DIRECTIVE: Transcribe, word for word, the line containing "Observing the scene" and each line following it through the end of the listing below. Omit all other lines.

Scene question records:
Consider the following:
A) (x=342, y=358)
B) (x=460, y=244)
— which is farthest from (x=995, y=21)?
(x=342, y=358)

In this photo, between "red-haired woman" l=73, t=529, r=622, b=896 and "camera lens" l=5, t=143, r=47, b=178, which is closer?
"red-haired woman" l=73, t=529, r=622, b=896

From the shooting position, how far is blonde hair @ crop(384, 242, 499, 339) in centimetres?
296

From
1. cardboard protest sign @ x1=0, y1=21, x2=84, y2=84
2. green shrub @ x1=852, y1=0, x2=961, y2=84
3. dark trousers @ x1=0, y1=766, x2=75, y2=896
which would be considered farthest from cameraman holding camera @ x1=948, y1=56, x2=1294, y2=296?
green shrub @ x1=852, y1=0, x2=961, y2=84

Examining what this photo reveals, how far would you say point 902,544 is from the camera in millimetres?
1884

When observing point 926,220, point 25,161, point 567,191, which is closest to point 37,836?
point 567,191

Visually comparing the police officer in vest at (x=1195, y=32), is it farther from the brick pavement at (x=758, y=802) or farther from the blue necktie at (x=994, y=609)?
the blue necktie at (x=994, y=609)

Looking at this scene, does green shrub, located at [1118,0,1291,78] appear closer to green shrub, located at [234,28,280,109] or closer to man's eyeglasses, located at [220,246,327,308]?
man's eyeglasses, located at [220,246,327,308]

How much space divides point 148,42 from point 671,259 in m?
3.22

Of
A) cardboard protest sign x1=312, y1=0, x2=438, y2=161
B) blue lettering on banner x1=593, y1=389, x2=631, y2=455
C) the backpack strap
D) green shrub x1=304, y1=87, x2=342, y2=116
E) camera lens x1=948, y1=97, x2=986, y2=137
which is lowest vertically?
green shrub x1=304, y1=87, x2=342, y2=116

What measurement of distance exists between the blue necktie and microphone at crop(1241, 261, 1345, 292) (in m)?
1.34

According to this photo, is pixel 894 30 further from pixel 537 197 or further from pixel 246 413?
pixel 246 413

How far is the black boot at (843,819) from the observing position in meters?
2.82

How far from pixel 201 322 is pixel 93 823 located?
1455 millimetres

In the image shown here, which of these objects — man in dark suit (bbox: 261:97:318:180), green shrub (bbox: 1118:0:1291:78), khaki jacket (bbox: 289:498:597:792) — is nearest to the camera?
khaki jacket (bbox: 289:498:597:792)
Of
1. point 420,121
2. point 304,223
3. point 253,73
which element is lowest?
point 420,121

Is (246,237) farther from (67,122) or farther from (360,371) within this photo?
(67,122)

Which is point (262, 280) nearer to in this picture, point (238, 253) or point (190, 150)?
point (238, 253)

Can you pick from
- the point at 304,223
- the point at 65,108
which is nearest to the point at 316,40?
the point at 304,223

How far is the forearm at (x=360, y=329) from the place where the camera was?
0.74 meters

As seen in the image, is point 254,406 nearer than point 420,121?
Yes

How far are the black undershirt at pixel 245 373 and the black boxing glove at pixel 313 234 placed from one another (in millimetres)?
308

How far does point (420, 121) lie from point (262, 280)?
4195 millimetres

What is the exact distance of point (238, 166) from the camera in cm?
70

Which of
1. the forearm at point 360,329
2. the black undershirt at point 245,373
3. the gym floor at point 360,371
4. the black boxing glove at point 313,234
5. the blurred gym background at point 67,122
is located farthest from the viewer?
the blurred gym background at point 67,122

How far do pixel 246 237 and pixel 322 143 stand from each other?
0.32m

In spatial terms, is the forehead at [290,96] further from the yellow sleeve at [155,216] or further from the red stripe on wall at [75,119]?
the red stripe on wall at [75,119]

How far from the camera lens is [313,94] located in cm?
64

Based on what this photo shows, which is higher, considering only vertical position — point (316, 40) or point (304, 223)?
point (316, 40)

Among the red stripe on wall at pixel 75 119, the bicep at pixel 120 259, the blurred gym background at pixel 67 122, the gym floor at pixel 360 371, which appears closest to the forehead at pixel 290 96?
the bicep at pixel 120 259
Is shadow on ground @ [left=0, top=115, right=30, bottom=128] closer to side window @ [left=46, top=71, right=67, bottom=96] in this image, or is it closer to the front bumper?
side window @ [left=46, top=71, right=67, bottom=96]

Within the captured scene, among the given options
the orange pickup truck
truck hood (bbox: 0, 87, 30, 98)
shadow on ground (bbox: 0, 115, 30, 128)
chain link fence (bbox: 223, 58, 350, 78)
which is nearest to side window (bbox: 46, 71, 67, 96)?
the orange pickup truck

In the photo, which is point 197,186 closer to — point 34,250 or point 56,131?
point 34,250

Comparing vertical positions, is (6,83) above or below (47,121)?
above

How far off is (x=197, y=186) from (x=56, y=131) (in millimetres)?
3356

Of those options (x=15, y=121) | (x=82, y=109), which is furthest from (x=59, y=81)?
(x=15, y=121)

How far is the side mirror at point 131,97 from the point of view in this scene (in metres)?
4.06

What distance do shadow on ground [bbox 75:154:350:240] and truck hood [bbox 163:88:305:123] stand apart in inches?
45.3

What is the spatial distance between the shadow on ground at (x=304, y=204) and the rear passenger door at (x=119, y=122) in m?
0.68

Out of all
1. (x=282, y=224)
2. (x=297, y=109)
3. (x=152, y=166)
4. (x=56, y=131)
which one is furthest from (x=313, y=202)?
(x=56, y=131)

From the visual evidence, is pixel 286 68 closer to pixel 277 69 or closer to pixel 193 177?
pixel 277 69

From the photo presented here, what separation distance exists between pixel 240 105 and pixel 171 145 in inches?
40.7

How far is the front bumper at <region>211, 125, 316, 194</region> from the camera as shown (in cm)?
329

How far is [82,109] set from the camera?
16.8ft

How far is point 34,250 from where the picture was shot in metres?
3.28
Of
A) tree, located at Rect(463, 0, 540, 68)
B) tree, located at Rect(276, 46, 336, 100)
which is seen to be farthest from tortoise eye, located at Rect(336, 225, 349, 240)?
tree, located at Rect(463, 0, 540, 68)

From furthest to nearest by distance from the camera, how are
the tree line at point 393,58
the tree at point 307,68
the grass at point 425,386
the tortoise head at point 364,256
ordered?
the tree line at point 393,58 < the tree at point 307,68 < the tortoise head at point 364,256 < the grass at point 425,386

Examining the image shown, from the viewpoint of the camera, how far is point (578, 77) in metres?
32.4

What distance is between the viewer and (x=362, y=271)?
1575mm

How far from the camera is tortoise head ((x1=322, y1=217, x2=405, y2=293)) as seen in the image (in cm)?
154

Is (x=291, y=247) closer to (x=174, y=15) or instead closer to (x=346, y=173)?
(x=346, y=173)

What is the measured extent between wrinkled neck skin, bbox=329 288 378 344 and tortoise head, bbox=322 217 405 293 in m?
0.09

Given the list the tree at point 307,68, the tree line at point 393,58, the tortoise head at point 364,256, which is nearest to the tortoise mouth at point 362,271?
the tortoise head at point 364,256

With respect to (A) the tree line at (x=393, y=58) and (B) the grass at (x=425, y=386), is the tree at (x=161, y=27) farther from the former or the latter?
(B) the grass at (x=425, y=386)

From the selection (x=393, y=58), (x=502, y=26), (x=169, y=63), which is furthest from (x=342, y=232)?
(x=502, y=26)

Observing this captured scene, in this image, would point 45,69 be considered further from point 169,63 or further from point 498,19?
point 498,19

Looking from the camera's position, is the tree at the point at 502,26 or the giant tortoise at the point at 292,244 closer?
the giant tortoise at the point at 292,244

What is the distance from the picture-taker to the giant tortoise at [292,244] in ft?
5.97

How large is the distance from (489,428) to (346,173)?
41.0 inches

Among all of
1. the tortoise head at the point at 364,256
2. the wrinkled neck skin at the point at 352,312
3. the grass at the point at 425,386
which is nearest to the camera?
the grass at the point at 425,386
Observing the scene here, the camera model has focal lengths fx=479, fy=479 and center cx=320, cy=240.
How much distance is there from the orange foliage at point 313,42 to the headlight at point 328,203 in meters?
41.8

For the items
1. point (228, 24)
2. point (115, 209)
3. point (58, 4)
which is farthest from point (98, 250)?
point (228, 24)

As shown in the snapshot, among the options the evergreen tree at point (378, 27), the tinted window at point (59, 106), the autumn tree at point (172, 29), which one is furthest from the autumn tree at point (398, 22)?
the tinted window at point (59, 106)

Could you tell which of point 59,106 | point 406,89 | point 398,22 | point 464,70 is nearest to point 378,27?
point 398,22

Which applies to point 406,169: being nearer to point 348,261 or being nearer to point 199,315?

EXERCISE RESPONSE:
Observing the scene here, the camera model has focal lengths fx=479, fy=479 and center cx=320, cy=240.
How much distance is there from the orange foliage at point 313,42 to the headlight at point 328,203 in meters?
41.8

For the items
1. point (228, 24)
2. point (115, 209)
3. point (58, 4)
which is farthest from point (98, 250)?
point (228, 24)

As shown in the snapshot, among the options the evergreen tree at point (378, 27), the tinted window at point (59, 106), the autumn tree at point (172, 29), which one is furthest from the autumn tree at point (398, 22)?
the tinted window at point (59, 106)

Could you tell which of point 59,106 | point 406,89 | point 398,22 | point 464,70 is nearest to point 378,27?
point 398,22

Which applies to point 406,169: being nearer to point 348,261 or being nearer to point 199,315?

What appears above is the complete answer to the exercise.